In which I am about to grab a pedestal and street preach, ya'll.
The Wall Street Journal recently posted up this post here entitled Darkness Too Visible in which it talks about how there are *gasp* dark plot lines in many YAs out there now. For those of you who scare easily, please sit down in your seats with some smelling salts so that you don't faint.
The Wall Street Journal might as well have entitled the article A Real Too Real. Okay, so they're aren't exactly sparkling vampires or boys who turn into werewolves out there but every YA book is working to address some real underlying issue. I've said it before and I'll say it again:
Yes, there is rape/cussing/sex/drugs/drinking/homosexuality/bullying/gossip/cutting/etc in YA fiction. Why? Because there is rape/cussing/sex/drugs/drinking/homosexuality/bullying/gossip/cutting/etc in real life. Just because it isn't something nice to talk about, just because it is dark, doesn't mean it doesn't exist. Let me make this crystal clear, just because you turn away from that animal dying slowly on the street doesn't mean it just disappears. This is the same with those issues. Just because we don't like that some kids are using cutting as an outlet for their emotions doesn't make the fact that they are doing it any less. In fact, speaking from experience, the WORST thing that you could do to me as a teen was tell me I was the only one doing it. At the core of my teenage existence was fitting in with a group of like-minded individuals.
THAT is what putting characters like Lia from Laurie Halse Anderson's Wintergirls who is anorexic and Alice from Elizabeth Scott's Living Dead Girl who was abducted by a sicko at 10 and Clara from Deb Caletti's Stay who suffered from an abusive boyfriend and Valarie from Jennifer Brown's Hate List who helped her boyfriend craft a hit list and also stopped him from killing one of the girls on it and Katniss from Suzanne Collins The Hunger Games Series who faced down a corrupt government and Nina from from Julia Karr's XVI who survived being objectified by men at the age of 16 because society says it's alright.
These extraordinary ladies and hundreds more just like them shine a light on these problems and help the readers find their way out of the darkness with their strength and will power and the truthfulness of their stories.
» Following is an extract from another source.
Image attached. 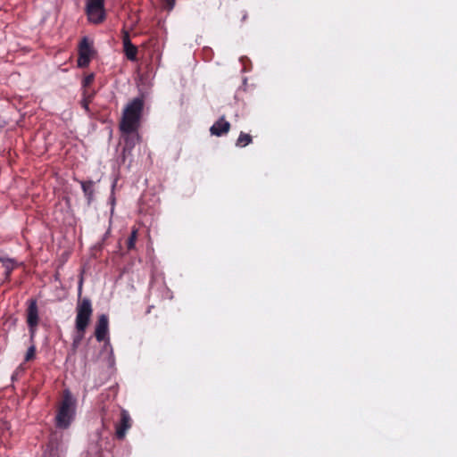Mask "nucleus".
<instances>
[{"label":"nucleus","instance_id":"14","mask_svg":"<svg viewBox=\"0 0 457 457\" xmlns=\"http://www.w3.org/2000/svg\"><path fill=\"white\" fill-rule=\"evenodd\" d=\"M36 354V346L34 345H31L29 349L27 350L26 355H25V361H29L35 358Z\"/></svg>","mask_w":457,"mask_h":457},{"label":"nucleus","instance_id":"12","mask_svg":"<svg viewBox=\"0 0 457 457\" xmlns=\"http://www.w3.org/2000/svg\"><path fill=\"white\" fill-rule=\"evenodd\" d=\"M94 183L93 181H82L81 182V187L83 189V192L85 195L87 197L88 200H91L94 195Z\"/></svg>","mask_w":457,"mask_h":457},{"label":"nucleus","instance_id":"17","mask_svg":"<svg viewBox=\"0 0 457 457\" xmlns=\"http://www.w3.org/2000/svg\"><path fill=\"white\" fill-rule=\"evenodd\" d=\"M176 0H165V7L168 11H171L175 6Z\"/></svg>","mask_w":457,"mask_h":457},{"label":"nucleus","instance_id":"10","mask_svg":"<svg viewBox=\"0 0 457 457\" xmlns=\"http://www.w3.org/2000/svg\"><path fill=\"white\" fill-rule=\"evenodd\" d=\"M230 129V123L224 117L220 118L210 129L211 134L220 137L227 134Z\"/></svg>","mask_w":457,"mask_h":457},{"label":"nucleus","instance_id":"8","mask_svg":"<svg viewBox=\"0 0 457 457\" xmlns=\"http://www.w3.org/2000/svg\"><path fill=\"white\" fill-rule=\"evenodd\" d=\"M109 332V320L105 314L98 317V320L95 328V337L98 342H102L108 337Z\"/></svg>","mask_w":457,"mask_h":457},{"label":"nucleus","instance_id":"9","mask_svg":"<svg viewBox=\"0 0 457 457\" xmlns=\"http://www.w3.org/2000/svg\"><path fill=\"white\" fill-rule=\"evenodd\" d=\"M122 44L126 57L130 61H135L137 59V48L131 43L129 34L126 30L123 31Z\"/></svg>","mask_w":457,"mask_h":457},{"label":"nucleus","instance_id":"3","mask_svg":"<svg viewBox=\"0 0 457 457\" xmlns=\"http://www.w3.org/2000/svg\"><path fill=\"white\" fill-rule=\"evenodd\" d=\"M76 400L70 390L63 391L62 400L55 418L56 426L61 428H67L74 419Z\"/></svg>","mask_w":457,"mask_h":457},{"label":"nucleus","instance_id":"4","mask_svg":"<svg viewBox=\"0 0 457 457\" xmlns=\"http://www.w3.org/2000/svg\"><path fill=\"white\" fill-rule=\"evenodd\" d=\"M86 13L89 22L102 23L105 19L104 0H87Z\"/></svg>","mask_w":457,"mask_h":457},{"label":"nucleus","instance_id":"15","mask_svg":"<svg viewBox=\"0 0 457 457\" xmlns=\"http://www.w3.org/2000/svg\"><path fill=\"white\" fill-rule=\"evenodd\" d=\"M0 262H3V265L7 270L8 272L13 270L14 268V261L12 259H3L0 258Z\"/></svg>","mask_w":457,"mask_h":457},{"label":"nucleus","instance_id":"19","mask_svg":"<svg viewBox=\"0 0 457 457\" xmlns=\"http://www.w3.org/2000/svg\"><path fill=\"white\" fill-rule=\"evenodd\" d=\"M82 105H83V107H84L85 109H87V110L88 109V104H87V101H83V102H82Z\"/></svg>","mask_w":457,"mask_h":457},{"label":"nucleus","instance_id":"11","mask_svg":"<svg viewBox=\"0 0 457 457\" xmlns=\"http://www.w3.org/2000/svg\"><path fill=\"white\" fill-rule=\"evenodd\" d=\"M253 141V138L251 135L241 132L237 139L236 145L237 147H245L246 145H250Z\"/></svg>","mask_w":457,"mask_h":457},{"label":"nucleus","instance_id":"2","mask_svg":"<svg viewBox=\"0 0 457 457\" xmlns=\"http://www.w3.org/2000/svg\"><path fill=\"white\" fill-rule=\"evenodd\" d=\"M144 108V101L140 97H136L125 106L120 129L123 134H131L137 130L140 125V119Z\"/></svg>","mask_w":457,"mask_h":457},{"label":"nucleus","instance_id":"6","mask_svg":"<svg viewBox=\"0 0 457 457\" xmlns=\"http://www.w3.org/2000/svg\"><path fill=\"white\" fill-rule=\"evenodd\" d=\"M39 316L36 300H29L27 309V323L29 328L31 340L35 337L37 327L38 325Z\"/></svg>","mask_w":457,"mask_h":457},{"label":"nucleus","instance_id":"1","mask_svg":"<svg viewBox=\"0 0 457 457\" xmlns=\"http://www.w3.org/2000/svg\"><path fill=\"white\" fill-rule=\"evenodd\" d=\"M83 278H80L78 287V303L76 306V318H75V328L77 332L79 334V338L73 341V345L76 347L79 342L84 337V334L88 327L91 317L93 314V307L91 300L87 297L80 298L82 294Z\"/></svg>","mask_w":457,"mask_h":457},{"label":"nucleus","instance_id":"16","mask_svg":"<svg viewBox=\"0 0 457 457\" xmlns=\"http://www.w3.org/2000/svg\"><path fill=\"white\" fill-rule=\"evenodd\" d=\"M94 78H95V76L93 73L86 76L83 79V86L88 87L94 81Z\"/></svg>","mask_w":457,"mask_h":457},{"label":"nucleus","instance_id":"13","mask_svg":"<svg viewBox=\"0 0 457 457\" xmlns=\"http://www.w3.org/2000/svg\"><path fill=\"white\" fill-rule=\"evenodd\" d=\"M137 232H138L137 228L134 227L131 230L130 236L128 238V242H127V247L129 250H132L135 248L136 242L137 239Z\"/></svg>","mask_w":457,"mask_h":457},{"label":"nucleus","instance_id":"5","mask_svg":"<svg viewBox=\"0 0 457 457\" xmlns=\"http://www.w3.org/2000/svg\"><path fill=\"white\" fill-rule=\"evenodd\" d=\"M94 54L93 41L84 37L79 45L78 66L81 68L87 67Z\"/></svg>","mask_w":457,"mask_h":457},{"label":"nucleus","instance_id":"18","mask_svg":"<svg viewBox=\"0 0 457 457\" xmlns=\"http://www.w3.org/2000/svg\"><path fill=\"white\" fill-rule=\"evenodd\" d=\"M43 457H59V456L57 455L56 451L51 450V451L46 452L44 453Z\"/></svg>","mask_w":457,"mask_h":457},{"label":"nucleus","instance_id":"7","mask_svg":"<svg viewBox=\"0 0 457 457\" xmlns=\"http://www.w3.org/2000/svg\"><path fill=\"white\" fill-rule=\"evenodd\" d=\"M132 426V420L128 411L122 409L120 411V420L115 424V436L118 439L123 440L127 431Z\"/></svg>","mask_w":457,"mask_h":457}]
</instances>
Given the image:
They allow teens and tweens and college kids and adults and everyone in between identify with them and realize they are not alone. And just having someone that understands, that found their way out of it can be enough.
Are there things in YA fiction that might not be appropriate for everyone? Maybe, but that's up for the parent to decide. Are there issues like rape/cussing/sex/drugs/drinking/homosexuality/bullying/gossip/cutting/etc? Absolutely, because they exist. If parents would spend less time trying to brush the nastiness of life under the rug and more time reading and discussing with their children, there wouldn't BE this problem. And I know there are plenty of parents out there that do this. For those of you that are actively living like that everyday, I commend you. That is the youth I want growing up to inherit this world. Because I promise you, all of these things are happening around the world today in our middle schools. Definitely not to every child, but to most and the difference between them is that those who have read about it and talked it over will be prepared for the right kind of response.
Reality is just that, it's real. Fiction strives for truth. The truth can only come out of the real, the flesh, the experiences and if it doesn't, then it's not the kind of stuff we should be reading.
Every time I pick up a YA book, I fall in love all over again.
And that my friends, is why YA saves.